A Texan born in South Dakota, Fossum feels an affinity with his ancestors,
hardy immigrants who endured the isolation of the prairie, crop-killing droughts,
deadly blizzards and the threat of Indian attacks.
All for the chance to open up a new frontier, to homestead on land that offered
vast opportunity. They were explorers, people who took great risks in the
pursuit of great rewards.
Their sense of adventure and pioneering spirit was "part of what made them
who they were, and it's part of what, in my mind, made our nation great and
continues to make our nation great," Fossum said.
"And the romantic in me likes to think that I'm living just a little fraction
of the kind of life they had," he said.
A first-time shuttle flier, Fossum will embark on a 21st century adventure
July 1, launching with six other astronauts on NASA's second post-Columbia
test flight.
The mission is full of risk.
NASA is not certain that modifications to the shuttle's 15-story external
tank will prevent the shedding of foam insulation chunks large enough to
cause the type of damage that downed Columbia in February 2003, killing seven
astronauts.
The crew is headed into an airless frontier high above the atmosphere, where
temperatures fluctuate between 250 degrees Fahrenheit and minus-250 degrees
Fahrenheit. Their specific destination: a 206-ton outpost dubbed International
Space Station.
Fossum's main job will be carrying out two dangerous spacewalks. One is critical
to NASA plans to resume assembly of the half-built station in late August.

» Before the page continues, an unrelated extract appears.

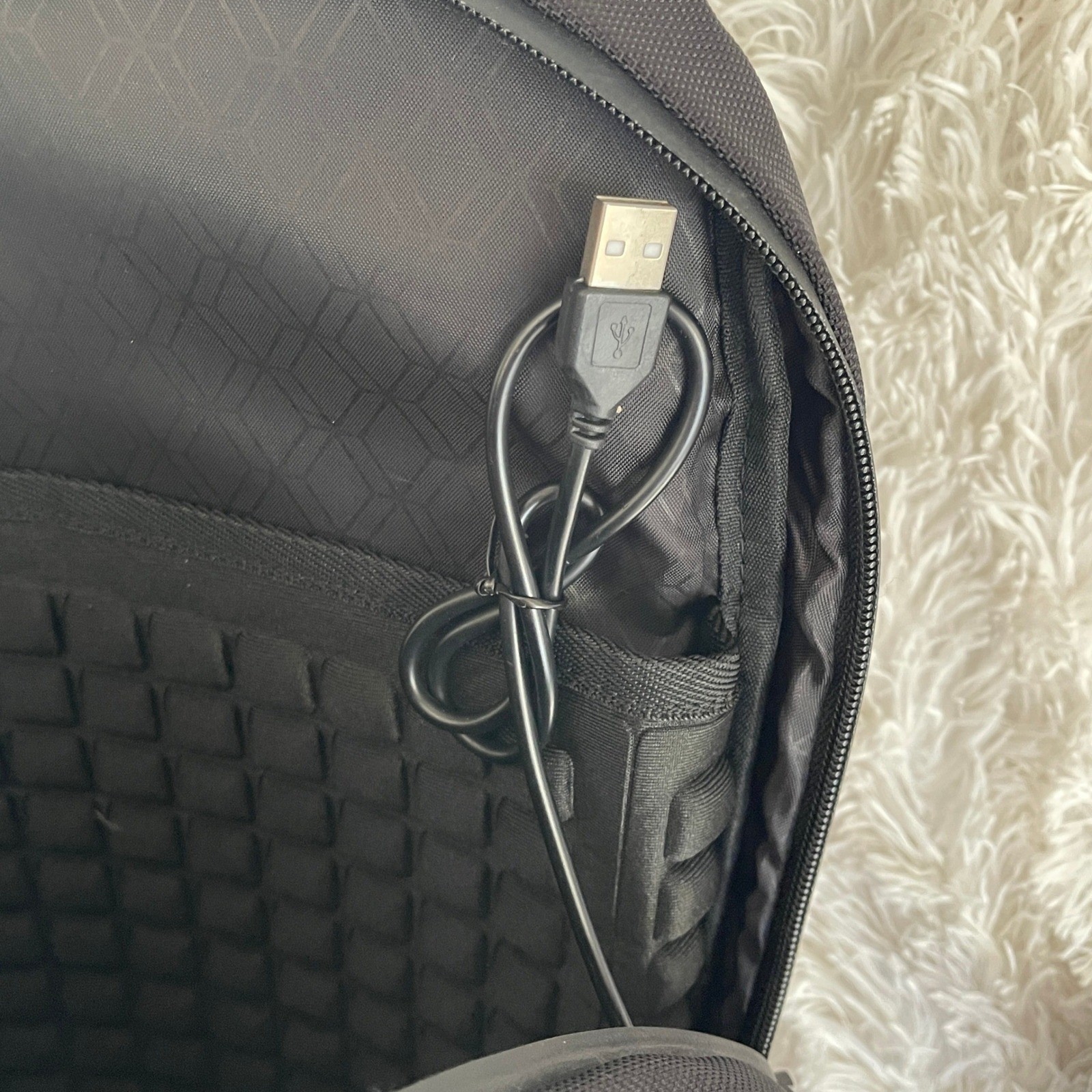 Arctic Hunter B00120C Black Laptop Backpack USB Charging Port Travel Bag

The stakes are high. The schedule to pull it off is tight. But Fossum already
is eyeing an opportunity to soak up the sensations he'll encounter circling
Earth at a speed of 5 miles per second and an altitude of more than 200 miles.
It'll come during the first 45 minutes of his first spacewalk. Crewmate Piers
Sellers will be working on the end of an extension boom attached to the shuttle's
robot arm, and Fossum will have a few moments to take in the view.
"I'll almost certainly . . . have the chance just to hang there, and look
down at the Earth, and up at the station, and just experience the 'Wow,'
" Fossum said. "Just to let it really sink and just imagine what it was like
as a 12-year-old kid dreaming about being in space some day.
"Here I am, 48 years old and enjoying it for the first time. What a rare
and unbelievable opportunity and privilege it is to take part in this."
He plans to share his orbital experience with a new generation of explorers.
An Eagle Scout-turned-assistant scoutmaster, Fossum during past summers led
Boy Scouts on canoeing trips in the Canadian wilderness and backpacking expeditions
in the Rocky Mountains. This year, he has another commitment.
"I tell the boys in the troop now that . . . I won't be around for the next
couple of weeks because I'm getting ready for my next high adventure trip,"
Fossum said.
Flying along with him: firmly embedded family memories -- the feel of his
great-grandfather's rifle; a photo of his grandfather, with two brothers,
inside a sod hut that once stood on a prairie.
"It's just one of those rare pictures -- a sod hut, in South Dakota. It was
winter, late winter, and they just looked miserable," Fossum said.
Sort of like the occasional candid shot of astronauts on the space station.